Toto tersenyum tipis. ”Cuma Alvin doang ya yang lo inget.”
“Apa?” tanya Vanta karena tidak begitu mendengar gumaman lelaki itu. “Oh iya, besok lo ke kampus nggak? Besok aja ya gue balikin kemejanya? Thanks anyway.”
“Nggak. Besok gue nggak ke kampus.”
“Hari apa lo ke kampus?”
Toto tampak berpikir sebentar, lalu mengeluarkan ponselnya. “Berapa nomor HP lo?”
Mata Vanta langsung memicing curiga. “Buat apa?”
“Menurut lo buat apa? Memang lo mau balikin kalo Alvin lagi di sebelah gue?”
Benar juga, pikir Vanta. Kalau tidak janjian, mereka belum tentu bisa bertemu. Artinya, semakin lama juga dia menyimpan barang milik orang lain.
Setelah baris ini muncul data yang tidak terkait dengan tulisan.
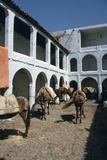 Fondouk, Chefchaouen, Morocco Stampa fotografica di Vivienne Sharp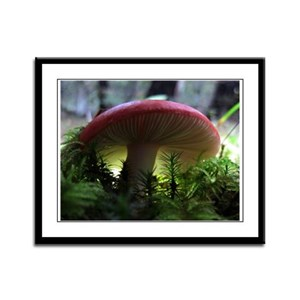 Red Mushroom in Forest Framed Panel Print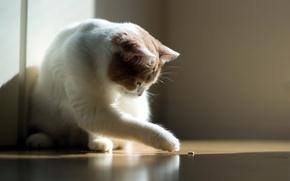 Picture cat, light, comfort, torode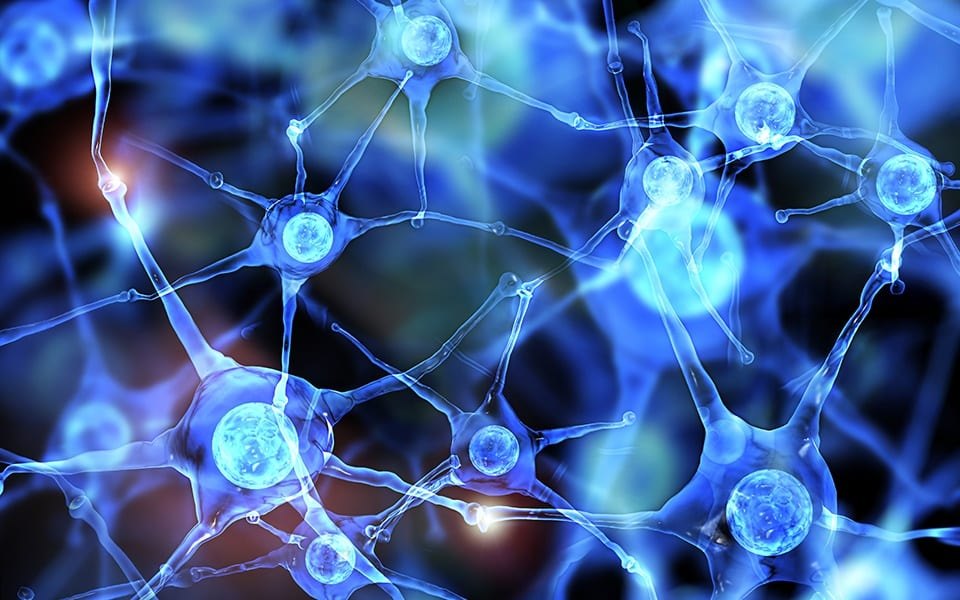 Neurologia funzionale: differenze tra dopamina e serotonina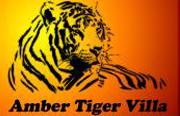 Amber Tiger Villa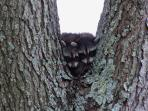 Baby Racoons in tree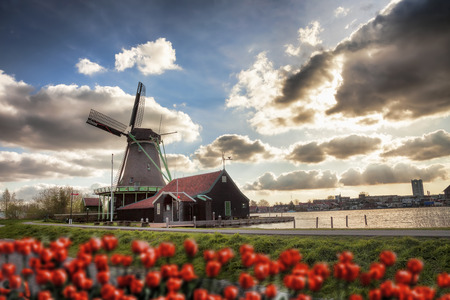 dutch culture: Traditional Dutch windmills with red tulips in  Zaanse Schans, Amsterdam area, Holland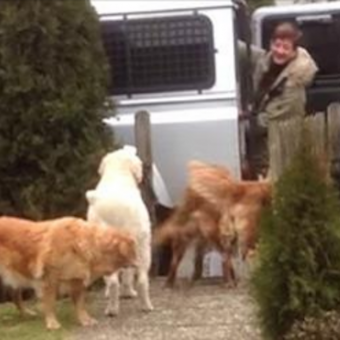 Golden Retrievers Are The Most Amazing Helpers When Mom Comes Home With Groceries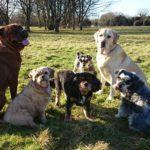 Maidstone dog walker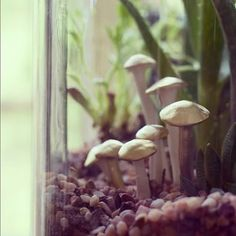 DIY: Terrarium Mushrooms. So cute like a little fairy garden!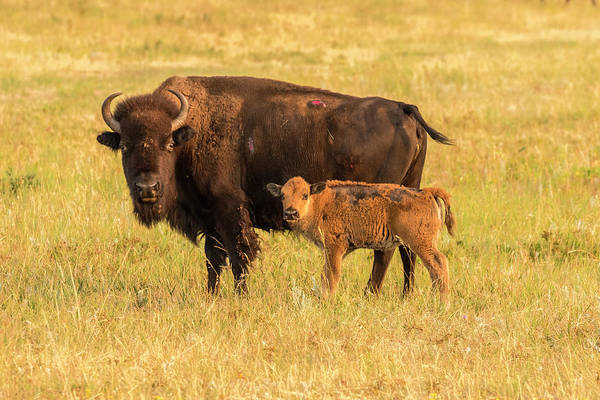 Cow And Calf Wall Art - Photograph - Usa, South Dakota, Custer State Park by Jaynes Gallery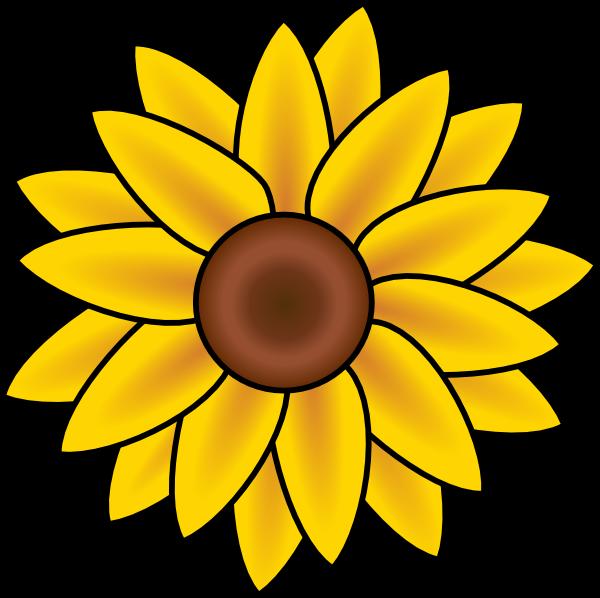 11954459581545234sunflower_aurore_d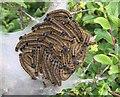 SM8633 : Caterpillar Nest by Alan Hughes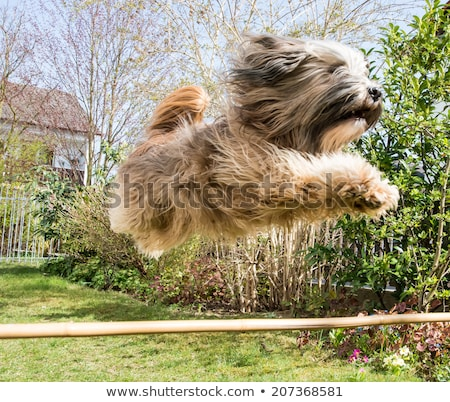 Dog Agility with jumping Tibetan Terrier Stock photo © manfredxy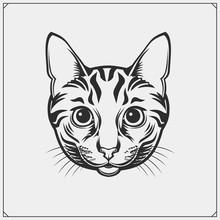 Cute Cat Face Illustration. Greeting Card Design, Print Design For T-shirt, Template For Pet Shop Logo.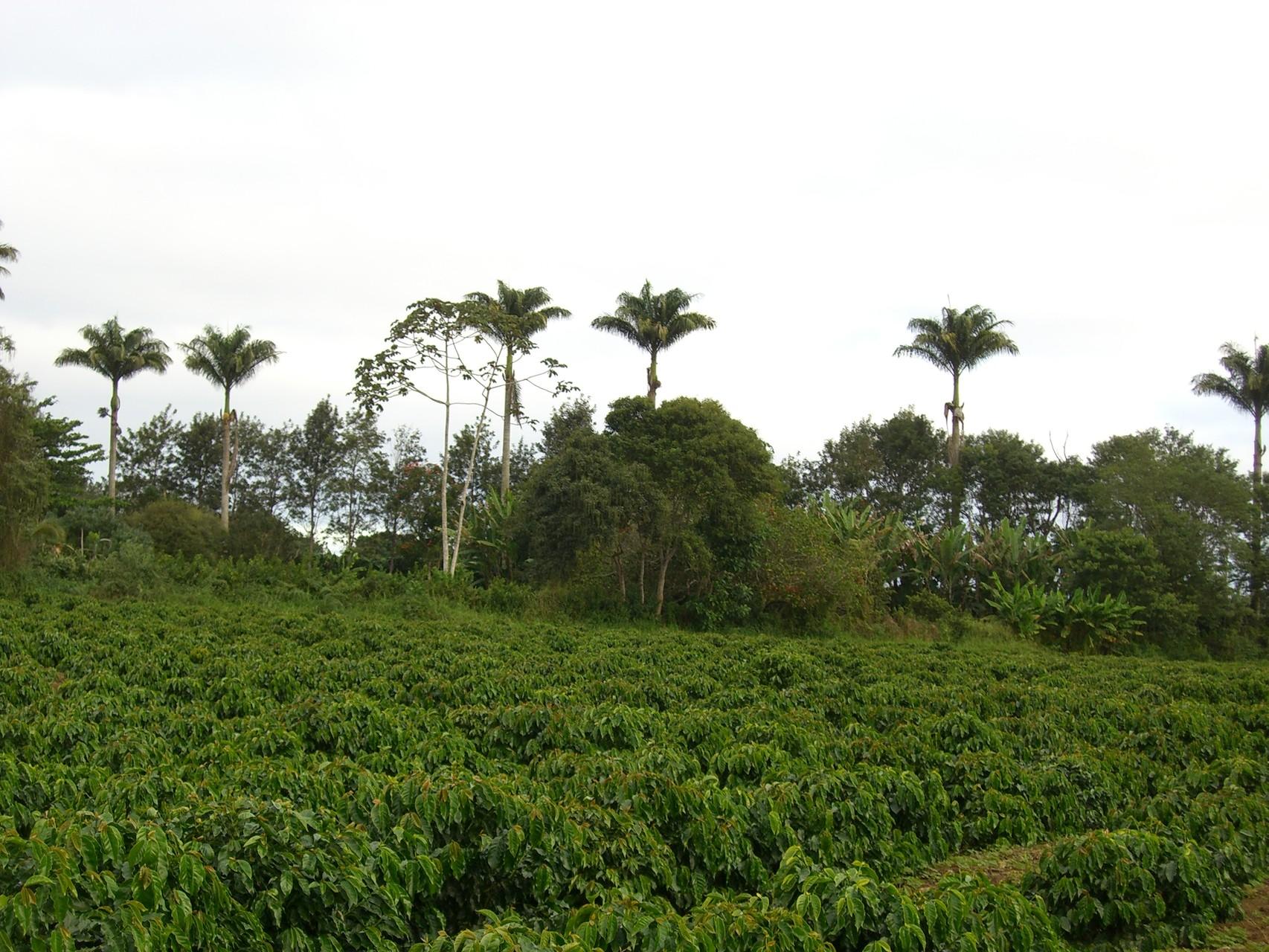 Kaffeefarm Jaguar in Encruzilhada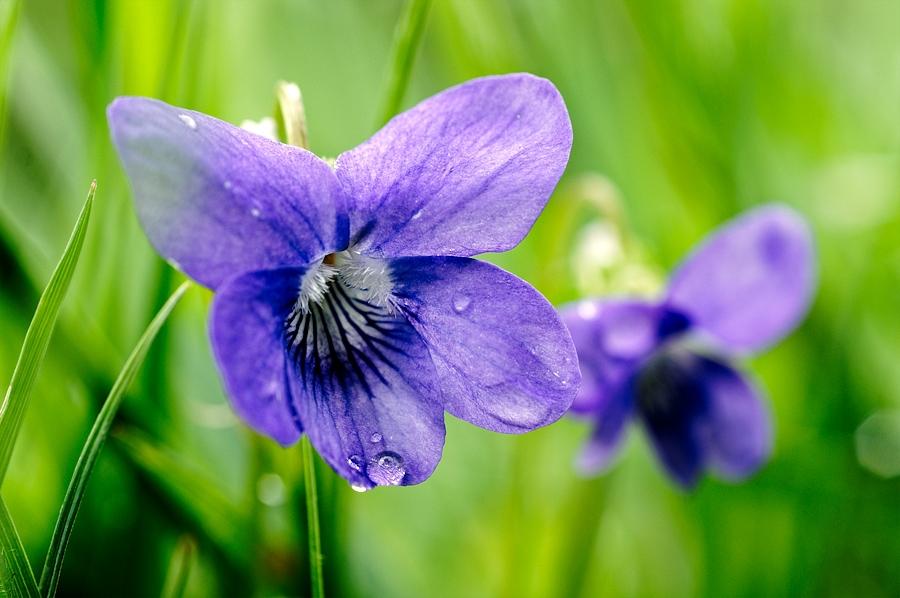 Violette de rivin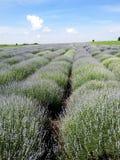 Lavander field. Blooming lavander field in Bulgaria ,Europe Stock Image
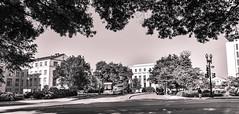 View from Virginia Avenue (kimedwards1123) Tags: city blackandwhite bw building landscape washingtondc streetphotography transportation sigma1835 d7200
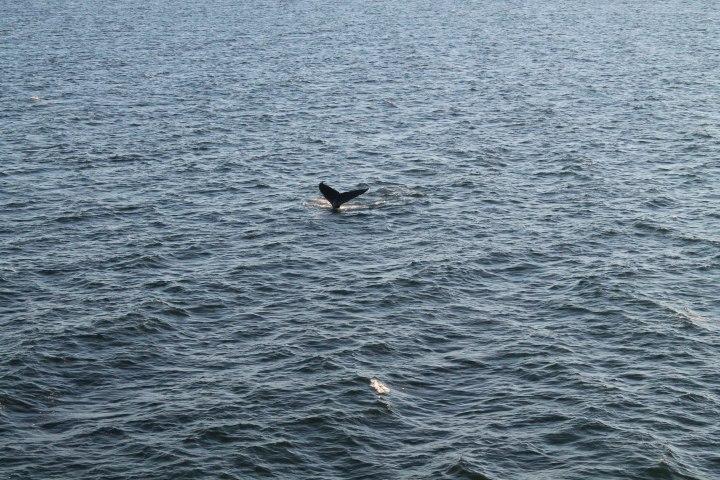 Orca_Nanaimo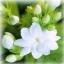 ดอกมะลิ / 10 เมล็ด thumbnail 3
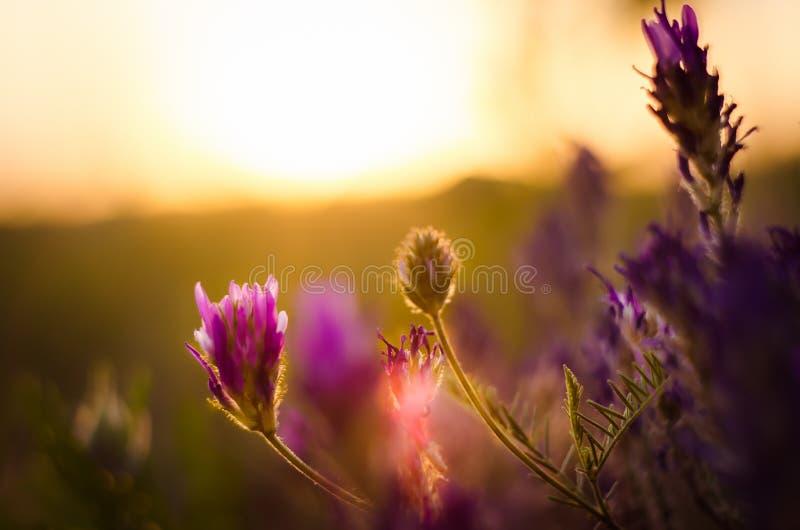在日落的野花 免版税库存照片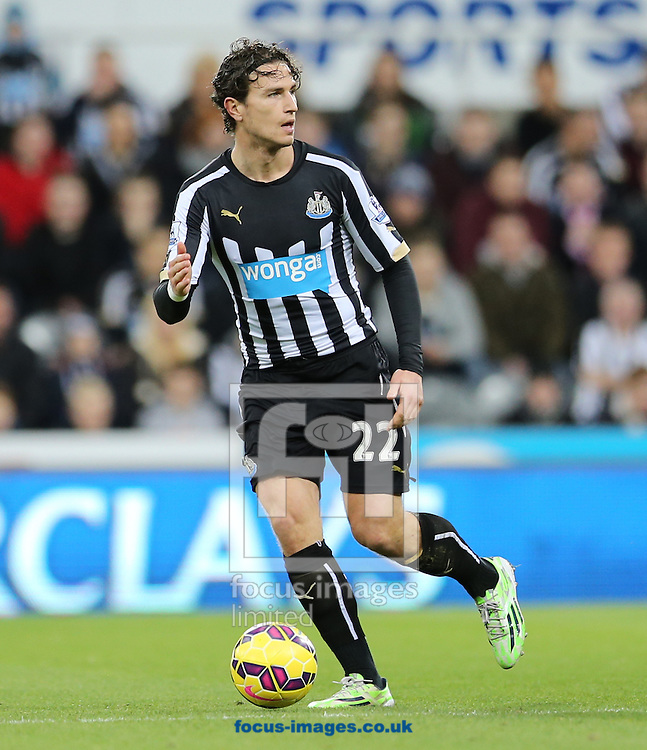 Daryl Janmaat of Newcastle United during the Barclays Premier League match at St. James's Park, Newcastle<br /> Picture by Simon Moore/Focus Images Ltd 07807 671782<br /> 01/01/2015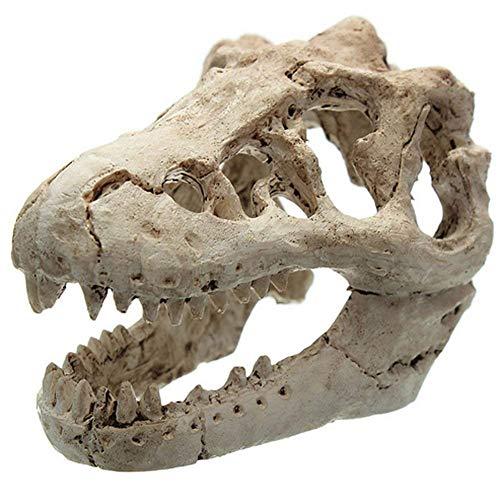 Alwayswe Künstliche Dinosaurier Skelett Totenkopf Aquarium Fisch Tank -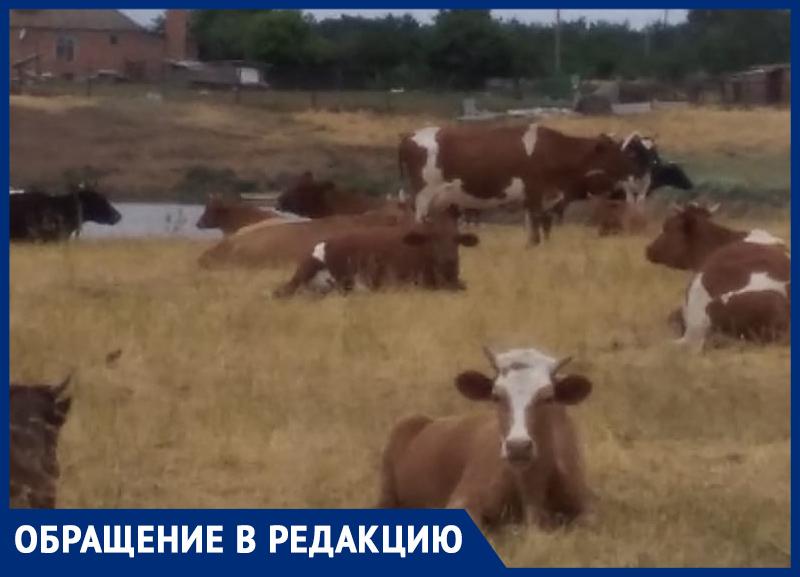 Две деревни просто убивают: жители хутора Великанов и станицы Чертковская в Морозовском районе остались без пастбищ и сенокосов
Vanta ingin cepat-cepat menyelesaikan urusannya dengan segala yang menyangkut Alvin. Lagi pula, sepertinya cowok ini sedikit berbeda dengan Alvin. Biarpun sering jalan dengan si biang onar, tapi Toto kelihatan lebih baik. Yah, walaupun lelaki ini juga pernah menertawakannya, setidaknya dia masih punya hati nurani ketimbang Alvin.
“Oke, nomor gue ....”
***
Alvin merogoh saku celana, tetapi tidak menemukan apa pun di sana. Tidak ada tas yang dibawanya, repot-repot datang ke kampus hanya berbekal laptop untuk asistensi pada dosen pembimbing. Padahal dia tidak ingin ke mana-mana hari ini, masih banyak yang harus dikerjakannya.
“Siall, kunci gue ketinggalan di workshop,” desisnya putar arah.
Saat Alvin membuka pintu, ada mahasiswa lain di ruangan itu. Dia melangkah masuk, mengedarkan pandangan mencari kunci mobilnya. Tidak butuh waktu lama untuk menemukannya karena benda itu tergelatak di atas meja, di dekat dua cowok yang kelihatannya adalah mahasiswa semester bawah. Tetapi Alvin tidak langsung mengambilnya. Obrolan kedua cowok itu seakan mengundang Alvin untuk tinggal lebih lama. Apalagi terselip nama yang menarik perhatiannya.
“Lagian lo ngerjain tugas lain bukannya simpen dulu itu gambar, malah ketumpahan tinta kan. Gimana coba kalo nggak ada Vanta?”
“Kapok gue, njir. Vanta life saving banget. Dia yang bikinin gambarnya, terus gue tinggal rapi-rapi dikit,” ujar seorang cowok, membentangkan kertas gambar berukuran A3. Cowok itu adalah Arya, teman sekelas Vanta.
“Gila sih, dia gambar cepet banget! Dewa tangannya, udah kayak mesin print.” Hendri, yang sejak tadi mengobrol dengan Arya menimpali.
“Iya, coba besok-besok kalo gue pegang tangannya bisa nular nggak, ya?” seloroh Arya.
“Si tai! Modus lo!”
“Nggaklah, gue sama dia kenal dari kecil tetanggaan. Temenan doang, bro. Kalo lo tau sejarah keluarganya juga pasti mikir-mikir.”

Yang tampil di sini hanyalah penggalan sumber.